■ **Text section**

Nursing Schools – A History

The first written history of nursing is contained in the Bible. The Talmud and other writings also mention tending to the ill. In the 5th century BC the Hippocratic Oath was born delineating physician responsibilities and ethics. However, it was far later that nursing became a profession and professional teaching and standards were established.

Starting with the first century AD, tending to the sick was the duty of women in religious orders. As a young child Saint Marcella was heavily influenced by Saint Athanasuis leading her to devote her life to works of Christian charity when widowed after only seven months of marriage. Her palatial home on the Aventine Hill was turned into a center for Christian fellowship and learning. It was during this time that she shared her knowledge of the scriptures and nursing with other noble ladies desiring to live a life of asceticism. For this she earned the title as the very first nurse educator.

This changed in northern Europe with the era of the Crusades during the years 1096 to 1291. Groups such as the Knights Hospitallers of St. John in Jerusalem took over nursing duties. For women, the caring of the infirm became the duty of prisoners or prostitutes. This dark age of nursing saw nurses degraded and tending to the ill or infirm became the most menial of tasks.

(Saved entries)
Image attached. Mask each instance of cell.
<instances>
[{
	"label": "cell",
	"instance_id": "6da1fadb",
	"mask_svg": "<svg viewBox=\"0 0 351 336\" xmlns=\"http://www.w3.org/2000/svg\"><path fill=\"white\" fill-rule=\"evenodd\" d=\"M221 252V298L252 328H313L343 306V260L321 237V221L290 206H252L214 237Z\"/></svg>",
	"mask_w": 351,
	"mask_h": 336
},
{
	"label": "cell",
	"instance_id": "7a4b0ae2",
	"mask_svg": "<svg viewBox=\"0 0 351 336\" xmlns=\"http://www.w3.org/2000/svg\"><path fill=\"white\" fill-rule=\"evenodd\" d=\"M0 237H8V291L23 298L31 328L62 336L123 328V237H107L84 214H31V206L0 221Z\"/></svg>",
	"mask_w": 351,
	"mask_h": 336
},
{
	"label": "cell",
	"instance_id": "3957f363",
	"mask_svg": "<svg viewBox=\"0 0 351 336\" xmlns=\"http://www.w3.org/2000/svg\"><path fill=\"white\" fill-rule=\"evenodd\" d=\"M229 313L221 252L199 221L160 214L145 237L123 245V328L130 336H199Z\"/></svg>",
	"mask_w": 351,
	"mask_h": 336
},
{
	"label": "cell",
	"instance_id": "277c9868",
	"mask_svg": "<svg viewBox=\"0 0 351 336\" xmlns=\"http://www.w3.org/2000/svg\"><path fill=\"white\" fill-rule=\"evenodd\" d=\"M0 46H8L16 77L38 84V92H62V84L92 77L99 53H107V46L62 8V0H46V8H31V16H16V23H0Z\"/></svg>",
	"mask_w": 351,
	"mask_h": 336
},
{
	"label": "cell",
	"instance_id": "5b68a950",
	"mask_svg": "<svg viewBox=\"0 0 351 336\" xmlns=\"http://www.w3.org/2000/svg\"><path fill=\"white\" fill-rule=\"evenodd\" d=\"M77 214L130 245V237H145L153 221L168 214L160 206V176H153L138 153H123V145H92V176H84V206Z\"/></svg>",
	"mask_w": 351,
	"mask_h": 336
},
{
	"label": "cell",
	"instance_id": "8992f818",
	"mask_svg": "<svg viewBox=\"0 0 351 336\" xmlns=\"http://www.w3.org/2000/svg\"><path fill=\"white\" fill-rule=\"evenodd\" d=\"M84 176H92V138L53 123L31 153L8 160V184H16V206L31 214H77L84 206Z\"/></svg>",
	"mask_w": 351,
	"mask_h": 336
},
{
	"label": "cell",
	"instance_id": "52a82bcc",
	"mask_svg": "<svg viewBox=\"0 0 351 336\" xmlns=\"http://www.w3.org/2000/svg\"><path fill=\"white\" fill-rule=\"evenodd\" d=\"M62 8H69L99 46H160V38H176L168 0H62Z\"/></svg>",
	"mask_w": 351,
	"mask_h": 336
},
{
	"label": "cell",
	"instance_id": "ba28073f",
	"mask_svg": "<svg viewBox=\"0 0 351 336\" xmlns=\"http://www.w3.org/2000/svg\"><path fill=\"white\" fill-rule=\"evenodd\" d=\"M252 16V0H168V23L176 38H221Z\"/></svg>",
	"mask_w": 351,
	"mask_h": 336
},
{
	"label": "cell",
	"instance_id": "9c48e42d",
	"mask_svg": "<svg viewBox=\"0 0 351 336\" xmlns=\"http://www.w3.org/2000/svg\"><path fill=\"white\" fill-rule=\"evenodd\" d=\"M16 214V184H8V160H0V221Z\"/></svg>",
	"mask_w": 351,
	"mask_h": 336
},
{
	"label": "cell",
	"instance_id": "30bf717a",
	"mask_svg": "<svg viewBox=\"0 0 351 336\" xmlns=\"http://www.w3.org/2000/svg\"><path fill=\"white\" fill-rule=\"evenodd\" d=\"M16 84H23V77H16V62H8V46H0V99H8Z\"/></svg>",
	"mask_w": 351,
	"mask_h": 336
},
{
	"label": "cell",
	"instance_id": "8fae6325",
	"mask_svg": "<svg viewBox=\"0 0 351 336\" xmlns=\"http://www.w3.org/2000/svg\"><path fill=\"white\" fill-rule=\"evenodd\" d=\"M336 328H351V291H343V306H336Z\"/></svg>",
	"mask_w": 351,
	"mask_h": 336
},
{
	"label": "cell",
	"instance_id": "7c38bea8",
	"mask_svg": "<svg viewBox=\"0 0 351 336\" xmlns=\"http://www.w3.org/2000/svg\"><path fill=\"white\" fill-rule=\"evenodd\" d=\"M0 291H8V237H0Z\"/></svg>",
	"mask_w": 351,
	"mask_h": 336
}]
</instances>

■ **Tasks for this exercise**
1 – Rewrite the text on the history of nursing schools from "This changed in" to "menial of tasks.", putting "care of the sick" in place of "nursing duties".
2 – Carry on the text about the history of nursing schools from the point at which it stops.

■ **Answers by task**
1 –
This changed in northern Europe with the era of the Crusades during the years 1096 to 1291. Groups such as the Knights Hospitallers of St. John in Jerusalem took over care of the sick. For women, the caring of the infirm became the duty of prisoners or prostitutes. This dark age of nursing saw nurses degraded and tending to the ill or infirm became the most menial of tasks.

2 –
This trend was not altered until the middle of the 19th century when pastor Theodor Fliedner founded the Kaiserwerth School for Nursing in 1836 in Kaiserwerth, Germany. Until this point, nurses had little formal training in nursing skills. An offshoot of this school was the Lutheran Order of Deaconessess. In 1850, Florence Nightingale became a student at this institution and forever changed the face of nursing. She was responsible for turning nursing into a profession as she traveled the world sharing her knowledge. In essence, she became the first travel nurse. By the end of the 19th century other schools in Europe had been established to provide nurses training.

After founding the Kaiserwerth School, Theodor Fliedner, along with four deaconesses, traveled to the United States in 1849 to become involved in initiating the first training school in the US at the Pittsburgh Infirmary, later known as Passavant Hospital. They were influence by Florence Nightingale and her philosophy of nursing education; these principles of cleanliness, nurse/patient relationship, disease prevention, continuing education and medical teamwork are still the basis of modern nursing training.

Although states such as New York and Pennsylvania had some nursing teachers on their hospital staff, the Pittsburgh Infirmary became the start of formal nurses’ training in the United States. By 1873, three nursing schools had been established in the US based on the nursing philosophy of Florence Nightingale: these were Bellevue Hospital School of Nursing in New York City, NY, Connecticut Training School in New Haven, CT and Boston Training School in Boston, MA.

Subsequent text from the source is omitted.